═══ Fragmento para leer
Pensamientos, reflexiones, experiencias, historias y vivencias acerca del Camino de Santiago

Qué limpia exactitud la de esta niebla

Qué limpia exactitud la de esta niebla,
el carruaje etéreo que en la aurora recorre
estos campos de luz recién llegada,
(...)
ficción de claridad sin concluir,
plata que será oro al mediodía.

Qué limpia exactitud, y qué inconstante,
qué fugaz esta niebla,
ala huidiza del sol, y tan sin rumbo:
ilusionista frágil que se esfuma,
qué disipada alquimia:
ya no está.

Y con qué precisión recobra el árbol
la arcadia de su sombra,
y con qué majestad
se disuelve en los montes el vacío.
(...)

Y qué claro el camino, 
y el agua en su fluir qué transparente.

Por el instante breve de una lágrima,
qué limpia exactitud tuvo esa niebla,
quimera en la mañana sin jinete;
qué limpio amanecer fue su venero;
metáfora de nada,
verdad y sinrazón del devenir,
desbocada quimera,
(...)
como un amanecer extenuado
de ser eternamente amanecer.

FELIPE BENÍTEZ REYES

(Fotografía: Nadia Gera.- https://www.instagram.com/p/BX8d7imgXDz/)

Un inmenso ¡Ultreia!

Sobre el muro de piedra, la señal precisa. Allí donde falta la señal, unas manos peregrinas la pintaron para guiar los pasos de otros peregrinos. Dejaron una marca inconfundible, un signo inequívoco, una brújula sin más puntos cardinales que aquel que marca el rumbo a Compostela.

Cada flecha amarilla del Camino es un inmenso ¡Ultreia! gritado por las voces anónimas de tantos peregrinos que siguieron su estela. ¡Adelante! ¡Ánimo! Que más allá está Santiago.

¡Et Suseia!... Y más arriba, peregrino, y más arriba...

¡Hasta las mismas puertas de la Gloria del Apóstol!

Cuatro lunas atrás

Cuatro lunas atrás, en la penúltima alborada de julio, despertábamos de todos los sueños para empezar a vivir la realidad de nuestro Camino. Bostezaba la noche sus últimos alientos, ruidosos y embriagados, por las calles de Oviedo. Cristales rotos, huellas del sábado, delatoras sonrisas, un absurdo "ya os queda menos" de un bufón de la noche que, tal vez, en su mirada perdida no viera más que a otros dos bufones de la noche con mochilas. El diccionario define perfectamente, en su primera acepción, qué es un peregrino: "Dicho de una persona: que anda por tierras extrañas". Un extranjero. Un nómada. Un sin-nombre. Y eso éramos: unos extraños deambulando por el reducido mundo de dos calles repletas de bares acabados de cerrar. Con sus últimos supervivientes, con su mugre esperando ser limpiada, con sus ojos de noche rota, no dispuestas aún para vestirse de domingo.
══════
### Qué se pide
[a] En el texto sobre el Camino de Santiago, ¿cómo define el diccionario a un peregrino en su primera acepción?
[b] Retoma el texto sobre el Camino de Santiago justo después de su última frase.
Las entradas no tienen ningún papel aquí.
═══ Listado de entradas
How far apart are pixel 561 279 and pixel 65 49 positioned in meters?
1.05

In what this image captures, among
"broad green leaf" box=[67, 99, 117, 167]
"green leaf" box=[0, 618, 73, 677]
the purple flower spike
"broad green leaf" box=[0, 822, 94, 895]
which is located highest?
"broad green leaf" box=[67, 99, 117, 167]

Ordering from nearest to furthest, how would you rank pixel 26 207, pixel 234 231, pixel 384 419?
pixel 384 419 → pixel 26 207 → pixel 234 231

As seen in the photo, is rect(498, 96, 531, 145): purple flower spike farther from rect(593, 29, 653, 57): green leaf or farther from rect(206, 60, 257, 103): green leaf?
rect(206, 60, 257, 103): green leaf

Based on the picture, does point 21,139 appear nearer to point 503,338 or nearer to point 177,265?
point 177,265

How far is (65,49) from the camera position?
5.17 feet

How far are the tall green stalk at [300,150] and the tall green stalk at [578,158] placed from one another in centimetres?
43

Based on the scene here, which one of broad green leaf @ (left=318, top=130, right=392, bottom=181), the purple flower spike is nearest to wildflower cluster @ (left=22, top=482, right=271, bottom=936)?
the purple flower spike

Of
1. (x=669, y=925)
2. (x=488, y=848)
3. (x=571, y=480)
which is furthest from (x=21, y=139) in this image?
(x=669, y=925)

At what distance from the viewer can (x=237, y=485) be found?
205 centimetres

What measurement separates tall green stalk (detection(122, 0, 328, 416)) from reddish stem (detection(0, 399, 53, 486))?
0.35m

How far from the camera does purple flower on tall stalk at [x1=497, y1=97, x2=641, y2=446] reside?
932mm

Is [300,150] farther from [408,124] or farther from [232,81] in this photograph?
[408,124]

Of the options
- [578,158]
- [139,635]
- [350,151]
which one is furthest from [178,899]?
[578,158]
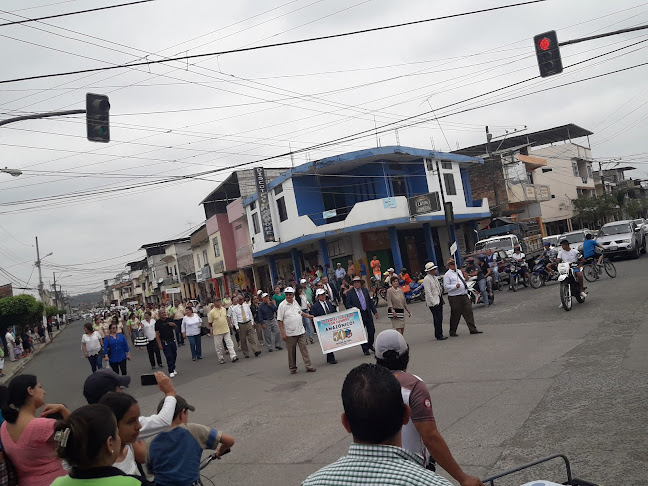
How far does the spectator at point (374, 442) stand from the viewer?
2068mm

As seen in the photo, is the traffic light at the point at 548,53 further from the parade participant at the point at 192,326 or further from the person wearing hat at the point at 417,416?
the person wearing hat at the point at 417,416

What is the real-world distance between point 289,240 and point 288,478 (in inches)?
1097

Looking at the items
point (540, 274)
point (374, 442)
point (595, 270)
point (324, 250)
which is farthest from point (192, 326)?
point (324, 250)

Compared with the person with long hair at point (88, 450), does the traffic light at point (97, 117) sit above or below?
above

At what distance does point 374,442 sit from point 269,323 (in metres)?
15.1

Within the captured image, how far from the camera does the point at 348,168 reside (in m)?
34.3

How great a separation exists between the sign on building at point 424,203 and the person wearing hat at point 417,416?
2798 cm

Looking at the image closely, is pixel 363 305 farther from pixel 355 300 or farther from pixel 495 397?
pixel 495 397

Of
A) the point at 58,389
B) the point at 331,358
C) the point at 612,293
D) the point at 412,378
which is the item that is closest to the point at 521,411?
the point at 412,378

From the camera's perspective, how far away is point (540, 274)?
21453mm

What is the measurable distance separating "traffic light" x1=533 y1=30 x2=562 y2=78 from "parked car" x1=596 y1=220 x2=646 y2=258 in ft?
48.4

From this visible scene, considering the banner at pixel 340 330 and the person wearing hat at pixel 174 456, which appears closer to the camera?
the person wearing hat at pixel 174 456

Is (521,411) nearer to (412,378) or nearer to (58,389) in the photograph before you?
(412,378)

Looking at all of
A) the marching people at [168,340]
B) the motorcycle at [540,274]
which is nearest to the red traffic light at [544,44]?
the motorcycle at [540,274]
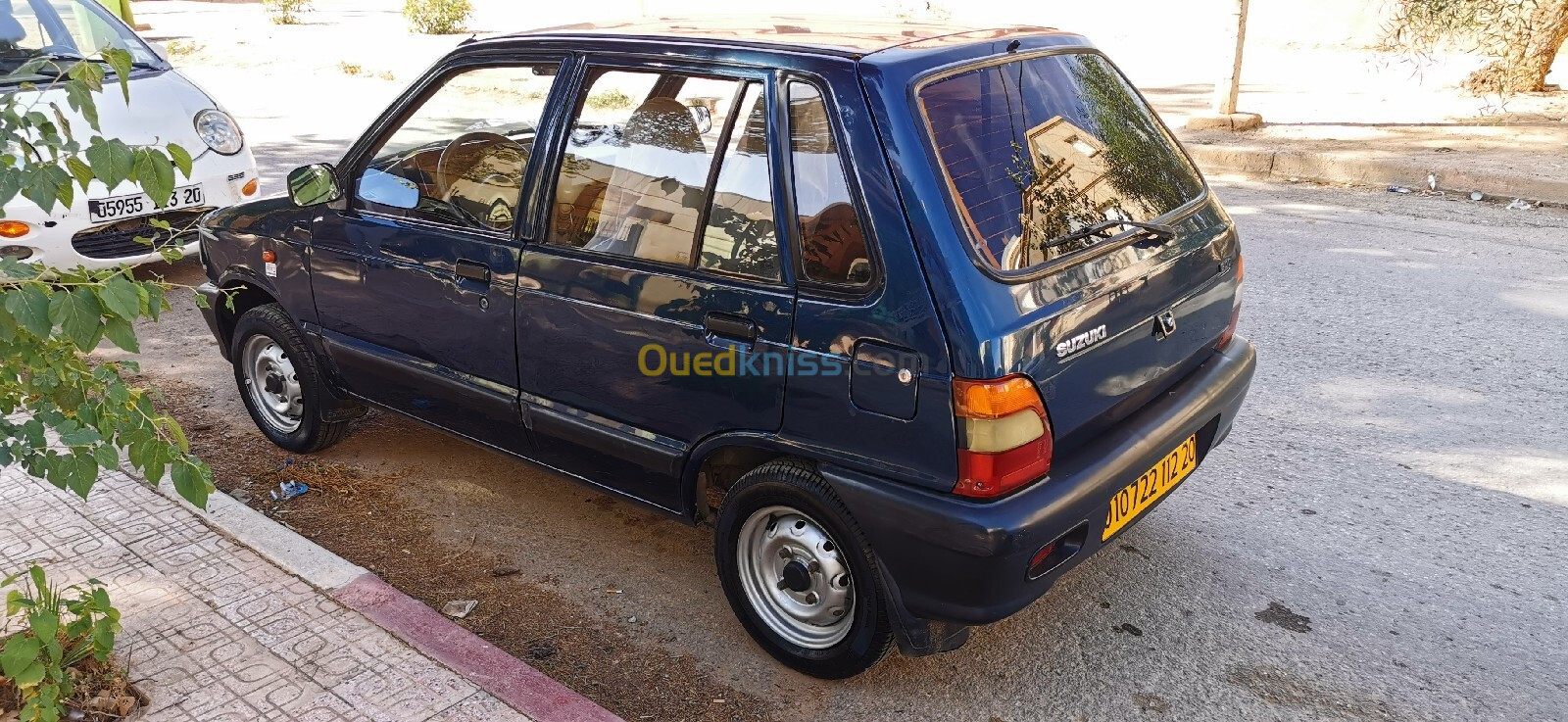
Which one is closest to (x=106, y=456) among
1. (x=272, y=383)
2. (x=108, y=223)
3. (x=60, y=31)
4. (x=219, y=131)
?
(x=272, y=383)

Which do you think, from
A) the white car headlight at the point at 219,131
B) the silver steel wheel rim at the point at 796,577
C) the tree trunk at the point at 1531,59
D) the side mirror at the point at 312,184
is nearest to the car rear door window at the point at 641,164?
the silver steel wheel rim at the point at 796,577

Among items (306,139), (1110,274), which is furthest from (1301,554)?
(306,139)

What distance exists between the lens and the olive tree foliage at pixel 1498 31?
10.5 metres

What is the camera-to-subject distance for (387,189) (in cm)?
388

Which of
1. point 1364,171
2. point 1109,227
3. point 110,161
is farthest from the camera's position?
point 1364,171

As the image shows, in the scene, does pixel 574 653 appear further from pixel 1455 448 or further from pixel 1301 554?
pixel 1455 448

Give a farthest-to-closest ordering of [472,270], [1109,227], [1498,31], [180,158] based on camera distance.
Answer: [1498,31], [472,270], [1109,227], [180,158]

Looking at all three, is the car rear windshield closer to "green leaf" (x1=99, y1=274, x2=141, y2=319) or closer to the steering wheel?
the steering wheel

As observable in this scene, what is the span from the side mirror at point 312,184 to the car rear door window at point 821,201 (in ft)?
6.12

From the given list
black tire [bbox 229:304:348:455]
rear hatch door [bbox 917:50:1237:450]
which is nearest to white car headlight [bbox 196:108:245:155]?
black tire [bbox 229:304:348:455]

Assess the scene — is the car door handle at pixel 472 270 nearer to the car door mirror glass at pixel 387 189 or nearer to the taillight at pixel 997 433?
the car door mirror glass at pixel 387 189

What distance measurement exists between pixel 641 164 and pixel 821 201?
2.24 feet

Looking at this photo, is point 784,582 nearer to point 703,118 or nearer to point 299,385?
point 703,118

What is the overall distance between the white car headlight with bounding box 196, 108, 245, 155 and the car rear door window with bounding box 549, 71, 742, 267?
4.18 m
══════
### Respuestas escritas
[a] "Dicho de una persona: que anda por tierras extrañas".

[b]
La Catedral sí que estaba vestida de fiesta. Lo está siempre, en realidad, como todas las catedrales del mundo. Aquella plaza, inmensamente vacía, nos regaló el abrazo del primer celeste en el cielo nublado de aquella mañana. La noche vencida. Y también vencidos el ruido y la embriaguez. Kilómetro cero. De allí partíamos, en realidad. De Catedral a Catedral, catorce días y más de tres centenares de kilómetros. Y más de tres centenares de horas, en que solo seríamos peregrinos por el Camino Primitivo hacia Santiago. Sin más patria. Sin más nombre.

Allí estábamos, con nuestros pies sobre la placa de bronce, la primera señal, la imponente Catedral a nuestras espaldas. La primera foto, el primer paso, el primer giro, la primera calle, la primera vieira sobre el suelo. Todo volvía a ser primera vez de todo.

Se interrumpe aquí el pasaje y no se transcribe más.